Intra-observer (a) and inter-observer agreement (b) for 2D/3D global radial, circumferential and longitudinal strain measurement by CMR with 10 random studies. Solid line indicated perfect agreement, dotted line indicated mean difference, dashed lines indicated 95% limits of agreement

Our study was limited by its single-center design. The retrospective nature of the study also limited its population to those clinically referred for CMR, allowing for a potential selection bias. Due to the limitations of acquisition time, we collected SSFP cine images in the four-chamber, two-chamber, and short-axis views, and the three-chamber view was not included. Result had been affected on the 2D and 3D strain analysis without three-chamber view, this is also the limitation of retrospective study. There was evidence from previous studies that the problem of twisting motion and out of plane motion could affected using 3D strain compared with 2D algorithms.

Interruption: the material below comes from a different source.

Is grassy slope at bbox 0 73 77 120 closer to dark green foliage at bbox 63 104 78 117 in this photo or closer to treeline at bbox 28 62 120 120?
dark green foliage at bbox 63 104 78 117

In addition, 3D images presented a substantially lower spatial and temporal resolution than their 2D counterpart. We inferred that these findings might be the reason why 3D GRS results are less stable and effective [29]. Furthermore, strain rate analysis was not included in our research because the temporal resolution of the CMR cine images was somewhat lower than what is commonly recommended for strain rate evaluation in children [24]. Previous literature reported that 3D GLS in healthy subjects had a remarkably lower values compared with 2D GLS, reference values of GLS using 2D speckle tracking analysis and 3D speckle tracking analysis was 21 and 19%, respectively. The current 3D FT software has a significant drawback to measure 3D GLS [30]. Further studies are needed to assess Fontan repair patients using 3D strain and 3D speckle-tracking echocardiography.

Conclusion

3D GCS is feasible, highly reproducible, and strongly correlated with conventional cardiac function measures. 3D GCS assessments may be useful for monitoring abnormal myocardial motion in patients with Fontan circulation.